When sketching a complicated scene, we often don’t know where to start, or feel like we need to measure everything and plan ahead before we put pen to paper. This workshop will teach you how to start your sketch with basic shapes and build up from there. 

In this workshop…
  • We will learn how to use basic shapes to improve our sketches.
  • We will learn to use layering to sketch with confidence, fast, and loosely. 
  • We will learn a different way of looking at our subject that will allow us to get placement and proportions right, without the need for extensive measuring.
Learning goals
  1. To be able to see basic shapes in your subject and use these to build up your sketch.
  2. To feel confident that you can draw any subject on location.
  3. To sketch fast and loosely.

Workshop schedule
  • Quick exercises to see basic shapes
We will practice finding basic shapes in our subject and transferring them to paper. The aim here is to loosely block in the main shapes, to obtain a good structure to work from. We will work fast, focusing on the essence.
  • Exercises using layering to build up a sketch
Based on a quick sketch of the main shapes, we will proceed to build up the sketch by working in layers. Each layer allows for making adjustments and improving placement and proportions. Also, with each layer we add more detail. 

  • Final drawing
The final drawing brings it all together. The multi-coloured layering can be used purely as practice, but we will see that it can also produce nice finished pieces, where only some of the lines remain visible and add interest. You combine all that you have learned to set up your sketch quickly, build up layers, and continue with ink lines, colour, or whatever you prefer to turn it into a finished piece.

  • Sharing & discussion
We end by sharing our finished drawings and seeing how we all produce unique results, even when using a similar approach or materials.

Supply list

  • A sketchbook or loose sheets of cheaper paper for the first two exercises (you may use a lot of pages).
  • Your favorite sketchbook or paper for the final sketch.
  • Recommended size: A4 or A5.


For linework we will work with different colors, building up from light to dark. I often use light flesh, yellow, red, and black. The darkest color (my black) should stand out from the next darkest (my red).
  • Recommended tools: coloured pencils in four colours from light to dark.
  • If you like to sketch with pen, you can replace the darkest colour by a black pen (not too fine).
  • Alternative tools: markers, watercolor pencils, crayons. If you want to use watercolor or other wet media for the final sketch, use waterproof tools for the linework.

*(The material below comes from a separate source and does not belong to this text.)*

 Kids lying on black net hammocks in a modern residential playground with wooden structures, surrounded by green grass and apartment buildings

For finishing the final drawing please bring your favorite sketching materials: paints, mixed media, whatever you prefer welcomed and encouraged! Suggestions: 
  • portable watercolour palette, (water)brushes, paper towels, and water container,
  • broad markers,
  • or you could use the same pencils/crayons as for the linework.

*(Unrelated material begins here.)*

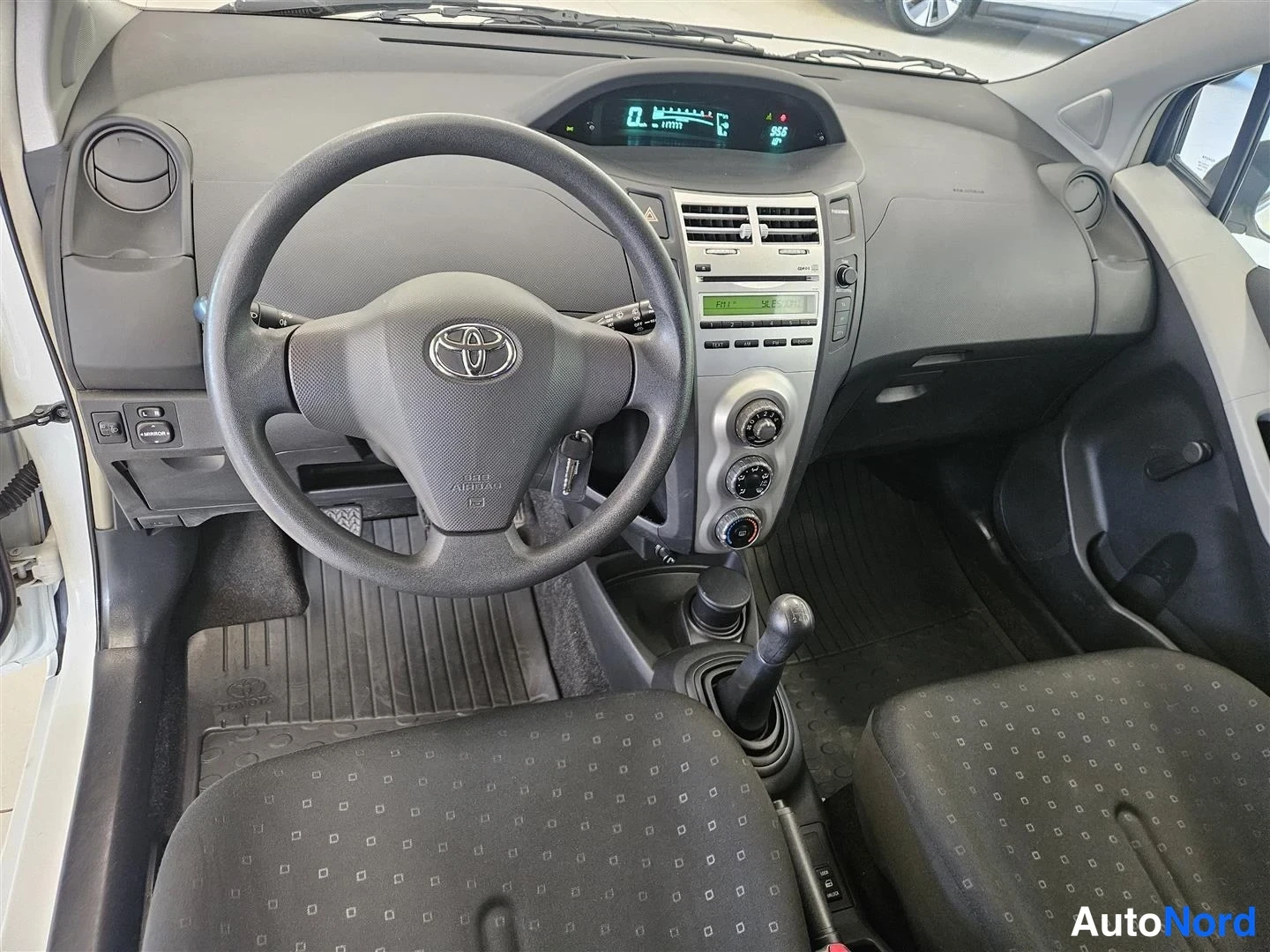 Muu: Toyota Yariksen ohjaamosta etukäsin: Toinen ohjauspyörä Toyota-embleemillä, digitaalinen mittaristo, radio- ja ilmastointilaitteiden säätimet, manuaalivaihteist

  • Drawing board and bulldog clips if you work with loose sheets of paper.
  • A small stool for sitting, if you prefer. [If we go to a cafe/inside location, this may not be relevant.]

Workshop cost

Standard: 30,00€
Reduced (students): 15,00€


About the instructor
Linda Toolsema (1975) is an economist and sketchbook artist based near Groningen in the Netherlands. She draws and paints in a wide range of media and styles but almost exclusively in books. These include big, messy mixed media art journals used in the studio as well as more portable sketchbooks for sketching on location, with relatively ‘clean’ materials (often fountain pen and watercolors). Linda is active in Urban Sketchers Netherlands and co-organizer of Urban Sketchers Groningen.